By Ali Imran
ISLAMABAD: A delegation led by State Minister for Petroleum Musadik Malik on Monday has left for Russia to discuss an agreement for the import of oil at cheap price.
The agreement for the import of oil at a cheap price will help Pakistan save dollars and tackle skyrocketing fuel prices.
The delegation led by Musadik Malik comprised of secretary petroleum Muhammad Mahmood and others will discuss cooperation between Islamabad and Moscow in the petroleum sector. Furthermore, the construction work on the Pak-Stream Gas Line will also come under discussion.
Earlier, the National Assembly was informed that a high-power delegation would soon visit Russia to negotiate any possibility of long-term cooperation to acquire gas and oil.
According to details, Parliamentary Secretary for Petroleum Division Hamid Hameed told the House in response to a question during Question Hour. “At present Russia has not offered to supply gas to Pakistan,” he said.
Hamid Hameed, however, added the government of Pakistan had written a letter to Russian authorities on the 11th of the last month, conveying interest to procure two to three cargoes of LNG for the month of December 2022 and January next year at discounted price and deferred payment facility.

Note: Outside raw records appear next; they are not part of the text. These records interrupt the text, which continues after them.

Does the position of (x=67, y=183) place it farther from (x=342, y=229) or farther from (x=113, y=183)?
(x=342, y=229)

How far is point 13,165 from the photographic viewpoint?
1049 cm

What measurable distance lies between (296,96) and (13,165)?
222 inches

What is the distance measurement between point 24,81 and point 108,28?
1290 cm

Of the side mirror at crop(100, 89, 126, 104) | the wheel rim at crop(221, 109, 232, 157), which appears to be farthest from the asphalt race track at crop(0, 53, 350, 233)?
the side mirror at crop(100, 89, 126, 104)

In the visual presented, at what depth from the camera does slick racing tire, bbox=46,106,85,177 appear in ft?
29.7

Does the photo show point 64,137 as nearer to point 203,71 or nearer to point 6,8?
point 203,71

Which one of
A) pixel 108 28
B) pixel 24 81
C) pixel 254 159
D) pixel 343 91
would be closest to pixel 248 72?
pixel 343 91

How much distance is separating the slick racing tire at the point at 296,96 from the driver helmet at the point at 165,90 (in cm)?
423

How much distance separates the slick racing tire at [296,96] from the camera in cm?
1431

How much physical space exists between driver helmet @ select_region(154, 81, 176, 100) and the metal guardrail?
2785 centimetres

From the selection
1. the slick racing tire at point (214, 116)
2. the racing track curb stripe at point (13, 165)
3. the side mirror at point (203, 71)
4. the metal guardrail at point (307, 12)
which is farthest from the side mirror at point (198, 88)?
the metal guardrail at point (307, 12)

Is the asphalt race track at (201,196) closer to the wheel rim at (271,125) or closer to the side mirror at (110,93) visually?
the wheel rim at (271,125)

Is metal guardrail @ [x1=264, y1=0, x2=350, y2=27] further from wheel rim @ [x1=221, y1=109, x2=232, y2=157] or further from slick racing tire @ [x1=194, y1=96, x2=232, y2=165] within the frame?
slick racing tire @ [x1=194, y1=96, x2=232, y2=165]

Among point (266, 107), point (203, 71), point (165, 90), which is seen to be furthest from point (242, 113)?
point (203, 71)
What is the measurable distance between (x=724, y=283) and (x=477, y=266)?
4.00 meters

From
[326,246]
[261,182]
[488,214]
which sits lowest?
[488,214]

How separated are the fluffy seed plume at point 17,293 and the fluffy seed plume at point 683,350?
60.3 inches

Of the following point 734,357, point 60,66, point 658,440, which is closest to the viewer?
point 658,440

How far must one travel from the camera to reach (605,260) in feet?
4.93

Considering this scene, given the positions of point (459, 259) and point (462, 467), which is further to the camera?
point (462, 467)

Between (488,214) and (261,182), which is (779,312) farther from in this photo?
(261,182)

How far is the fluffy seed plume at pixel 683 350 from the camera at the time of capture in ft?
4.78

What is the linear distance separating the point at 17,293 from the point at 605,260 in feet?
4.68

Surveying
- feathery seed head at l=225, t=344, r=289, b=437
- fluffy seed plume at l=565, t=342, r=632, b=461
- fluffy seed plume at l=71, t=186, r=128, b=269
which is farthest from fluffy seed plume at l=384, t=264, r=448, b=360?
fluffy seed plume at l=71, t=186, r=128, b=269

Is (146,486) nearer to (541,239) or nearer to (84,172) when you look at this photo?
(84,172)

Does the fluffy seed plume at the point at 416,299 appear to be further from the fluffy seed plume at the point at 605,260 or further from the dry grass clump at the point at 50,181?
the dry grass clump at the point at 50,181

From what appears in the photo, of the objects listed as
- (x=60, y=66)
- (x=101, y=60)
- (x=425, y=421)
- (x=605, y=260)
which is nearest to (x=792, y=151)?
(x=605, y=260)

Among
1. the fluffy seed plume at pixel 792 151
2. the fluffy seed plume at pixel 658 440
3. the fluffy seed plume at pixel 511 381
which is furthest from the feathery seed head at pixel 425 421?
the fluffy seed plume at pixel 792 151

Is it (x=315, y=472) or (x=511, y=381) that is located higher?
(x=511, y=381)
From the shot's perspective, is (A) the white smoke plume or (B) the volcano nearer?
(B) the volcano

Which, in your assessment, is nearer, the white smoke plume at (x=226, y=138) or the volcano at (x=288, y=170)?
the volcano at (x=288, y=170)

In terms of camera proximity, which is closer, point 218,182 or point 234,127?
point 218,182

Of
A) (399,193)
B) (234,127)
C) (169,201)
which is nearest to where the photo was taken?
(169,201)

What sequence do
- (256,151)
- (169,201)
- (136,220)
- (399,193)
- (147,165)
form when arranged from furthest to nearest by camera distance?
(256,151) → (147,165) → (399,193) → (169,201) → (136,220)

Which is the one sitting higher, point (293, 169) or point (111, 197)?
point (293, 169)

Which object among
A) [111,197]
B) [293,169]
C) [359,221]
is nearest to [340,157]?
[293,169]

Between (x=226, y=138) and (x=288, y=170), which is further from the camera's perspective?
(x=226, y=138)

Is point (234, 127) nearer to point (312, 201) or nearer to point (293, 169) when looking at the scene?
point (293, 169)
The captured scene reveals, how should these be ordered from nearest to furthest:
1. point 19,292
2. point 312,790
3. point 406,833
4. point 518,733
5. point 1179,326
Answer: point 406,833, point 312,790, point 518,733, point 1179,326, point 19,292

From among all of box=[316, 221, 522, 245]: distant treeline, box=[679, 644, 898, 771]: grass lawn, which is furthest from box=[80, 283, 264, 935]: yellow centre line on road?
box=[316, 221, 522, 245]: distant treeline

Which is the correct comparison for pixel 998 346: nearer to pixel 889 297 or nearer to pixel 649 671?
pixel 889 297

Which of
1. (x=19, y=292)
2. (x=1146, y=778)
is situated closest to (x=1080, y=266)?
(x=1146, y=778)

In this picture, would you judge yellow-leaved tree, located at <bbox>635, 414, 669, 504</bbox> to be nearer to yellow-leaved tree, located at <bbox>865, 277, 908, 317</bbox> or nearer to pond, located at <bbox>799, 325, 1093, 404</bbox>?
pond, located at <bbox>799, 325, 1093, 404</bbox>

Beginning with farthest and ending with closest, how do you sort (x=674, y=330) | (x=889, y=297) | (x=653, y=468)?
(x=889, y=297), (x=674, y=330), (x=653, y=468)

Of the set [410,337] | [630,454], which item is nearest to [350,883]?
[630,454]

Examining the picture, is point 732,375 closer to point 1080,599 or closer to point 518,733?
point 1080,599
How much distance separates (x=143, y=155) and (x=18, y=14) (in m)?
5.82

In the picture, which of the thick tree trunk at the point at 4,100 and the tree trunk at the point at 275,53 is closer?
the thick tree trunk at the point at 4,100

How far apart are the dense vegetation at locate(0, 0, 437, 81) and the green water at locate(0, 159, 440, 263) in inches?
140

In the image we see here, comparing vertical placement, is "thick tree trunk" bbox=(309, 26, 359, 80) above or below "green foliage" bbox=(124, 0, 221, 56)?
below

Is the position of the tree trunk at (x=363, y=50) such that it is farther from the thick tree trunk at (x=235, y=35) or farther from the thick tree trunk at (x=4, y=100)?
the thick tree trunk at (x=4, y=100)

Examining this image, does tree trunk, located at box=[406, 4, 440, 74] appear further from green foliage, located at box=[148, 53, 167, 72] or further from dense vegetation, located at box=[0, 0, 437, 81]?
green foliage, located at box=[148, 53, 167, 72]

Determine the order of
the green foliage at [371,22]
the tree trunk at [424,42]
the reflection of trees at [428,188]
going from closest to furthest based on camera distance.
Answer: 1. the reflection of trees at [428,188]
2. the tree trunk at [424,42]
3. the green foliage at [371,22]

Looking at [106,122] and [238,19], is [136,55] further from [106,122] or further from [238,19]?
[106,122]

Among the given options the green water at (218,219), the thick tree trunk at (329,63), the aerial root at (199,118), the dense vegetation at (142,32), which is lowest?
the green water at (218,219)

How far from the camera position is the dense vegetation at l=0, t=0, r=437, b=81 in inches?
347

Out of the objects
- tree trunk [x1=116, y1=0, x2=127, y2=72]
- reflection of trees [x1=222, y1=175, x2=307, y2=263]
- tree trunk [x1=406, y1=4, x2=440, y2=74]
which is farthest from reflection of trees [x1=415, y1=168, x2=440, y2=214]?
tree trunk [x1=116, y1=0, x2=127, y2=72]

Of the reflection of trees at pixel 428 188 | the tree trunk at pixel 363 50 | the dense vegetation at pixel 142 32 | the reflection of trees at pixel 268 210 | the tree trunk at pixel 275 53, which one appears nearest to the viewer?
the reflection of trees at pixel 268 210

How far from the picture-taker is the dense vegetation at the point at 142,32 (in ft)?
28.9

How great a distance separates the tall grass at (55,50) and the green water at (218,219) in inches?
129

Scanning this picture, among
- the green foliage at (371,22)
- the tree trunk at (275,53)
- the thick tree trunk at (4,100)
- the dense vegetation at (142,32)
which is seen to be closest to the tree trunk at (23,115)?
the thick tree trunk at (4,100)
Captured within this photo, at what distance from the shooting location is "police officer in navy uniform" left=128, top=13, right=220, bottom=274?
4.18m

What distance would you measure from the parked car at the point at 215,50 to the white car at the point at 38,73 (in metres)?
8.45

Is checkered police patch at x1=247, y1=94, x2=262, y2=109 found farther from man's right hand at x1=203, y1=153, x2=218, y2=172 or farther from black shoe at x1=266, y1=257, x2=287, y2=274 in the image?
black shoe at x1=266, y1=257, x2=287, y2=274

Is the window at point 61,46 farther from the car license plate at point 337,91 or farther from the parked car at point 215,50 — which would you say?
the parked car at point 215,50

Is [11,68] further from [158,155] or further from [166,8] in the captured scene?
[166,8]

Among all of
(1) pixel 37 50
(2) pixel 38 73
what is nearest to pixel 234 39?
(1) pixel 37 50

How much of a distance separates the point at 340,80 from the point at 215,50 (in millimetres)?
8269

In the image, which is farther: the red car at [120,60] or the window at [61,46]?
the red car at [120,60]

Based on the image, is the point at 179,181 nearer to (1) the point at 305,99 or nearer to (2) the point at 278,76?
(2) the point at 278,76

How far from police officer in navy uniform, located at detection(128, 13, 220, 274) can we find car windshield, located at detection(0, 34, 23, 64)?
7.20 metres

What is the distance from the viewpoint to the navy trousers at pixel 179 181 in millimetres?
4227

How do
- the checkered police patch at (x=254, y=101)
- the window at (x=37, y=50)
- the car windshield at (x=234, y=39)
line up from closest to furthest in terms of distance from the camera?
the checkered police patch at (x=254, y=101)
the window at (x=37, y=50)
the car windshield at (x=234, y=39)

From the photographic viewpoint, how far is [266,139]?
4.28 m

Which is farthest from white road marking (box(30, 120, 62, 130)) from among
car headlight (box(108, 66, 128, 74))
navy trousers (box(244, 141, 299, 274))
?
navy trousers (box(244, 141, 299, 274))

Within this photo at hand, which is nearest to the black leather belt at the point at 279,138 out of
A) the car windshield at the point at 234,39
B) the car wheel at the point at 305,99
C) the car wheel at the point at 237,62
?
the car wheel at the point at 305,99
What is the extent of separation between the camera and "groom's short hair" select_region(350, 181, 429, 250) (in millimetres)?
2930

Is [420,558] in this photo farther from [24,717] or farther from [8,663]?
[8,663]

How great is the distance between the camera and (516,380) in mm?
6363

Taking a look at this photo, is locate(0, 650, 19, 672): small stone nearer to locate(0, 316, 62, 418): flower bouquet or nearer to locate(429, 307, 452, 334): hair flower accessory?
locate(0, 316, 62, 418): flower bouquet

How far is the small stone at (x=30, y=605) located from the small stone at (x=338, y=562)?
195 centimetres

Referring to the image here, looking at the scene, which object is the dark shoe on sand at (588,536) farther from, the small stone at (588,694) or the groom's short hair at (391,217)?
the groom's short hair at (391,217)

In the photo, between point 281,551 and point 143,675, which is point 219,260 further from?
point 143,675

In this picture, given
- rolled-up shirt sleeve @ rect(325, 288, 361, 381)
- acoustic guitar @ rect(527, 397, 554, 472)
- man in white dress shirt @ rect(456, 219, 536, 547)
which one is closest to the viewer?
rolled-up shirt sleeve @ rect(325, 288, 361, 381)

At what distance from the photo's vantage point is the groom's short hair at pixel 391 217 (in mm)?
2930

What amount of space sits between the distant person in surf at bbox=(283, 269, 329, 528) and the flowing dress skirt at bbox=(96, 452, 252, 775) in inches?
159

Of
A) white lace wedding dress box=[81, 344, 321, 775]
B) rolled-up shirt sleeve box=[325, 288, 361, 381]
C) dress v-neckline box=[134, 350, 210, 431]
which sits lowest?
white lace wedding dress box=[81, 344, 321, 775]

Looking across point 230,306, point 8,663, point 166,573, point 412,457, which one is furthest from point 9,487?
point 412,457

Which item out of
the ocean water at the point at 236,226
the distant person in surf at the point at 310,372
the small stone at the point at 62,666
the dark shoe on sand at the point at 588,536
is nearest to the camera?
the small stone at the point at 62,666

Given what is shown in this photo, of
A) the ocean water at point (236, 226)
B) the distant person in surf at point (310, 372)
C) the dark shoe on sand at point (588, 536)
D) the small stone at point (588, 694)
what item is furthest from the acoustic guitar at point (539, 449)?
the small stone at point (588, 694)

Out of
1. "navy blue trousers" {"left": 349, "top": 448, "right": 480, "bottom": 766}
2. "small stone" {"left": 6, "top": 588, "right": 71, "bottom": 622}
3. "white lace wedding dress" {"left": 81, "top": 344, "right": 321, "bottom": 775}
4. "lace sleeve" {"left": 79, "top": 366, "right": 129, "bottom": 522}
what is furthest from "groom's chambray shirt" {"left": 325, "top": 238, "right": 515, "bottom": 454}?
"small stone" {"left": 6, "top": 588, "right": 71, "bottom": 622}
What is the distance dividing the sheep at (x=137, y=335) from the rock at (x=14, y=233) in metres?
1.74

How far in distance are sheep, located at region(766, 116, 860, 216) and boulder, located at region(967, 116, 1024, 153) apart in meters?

Sunday, Finance Minister Ishaq Dar had expressing a hope that the current tour will be successful. He also hoped that Pakistan would succeed in inking the agreement on favourable terms, saying Pakistan will not face any risk of default, the finance minister said that all due payments will be made timely.
Earlier this month, the country’s finance czar said that the US could not stop Pakistan from purchasing the Russian oils. Addressing a gathering in Dubai on November 13, Dar also said Islamabad aimed at signing the import deal with Moscow on terms similar to those agreed by New Delhi.
He said that the US had been conveyed that Pakistan could buy oil from Russian because India was doing the same. The minister went on to say that it was decided in the meeting that Pakistan could strike a deal to buy Russian oil.
The US and EU and UK are intending to impose by December 5 a price cap on Russian crude oil in the international market somewhere between $65 and $70 per barrel. However, there are reports that some EU countries may have differences of opinion on the price cap, which may delay the announcement of the price of Russian oil by G-7 countries.
Russia’s flagship crude grade Urals currently trades at around $52 per barrel, more than $10 a barrel lower than the low end of a proposed G7-EU-UK price cap of $65-$70 per Russian barrel of crude.
After the price cap, the EU countries would use their own vessels for using the Russian oil below the price cap and transactions would be done through their banks under SWIFT mode.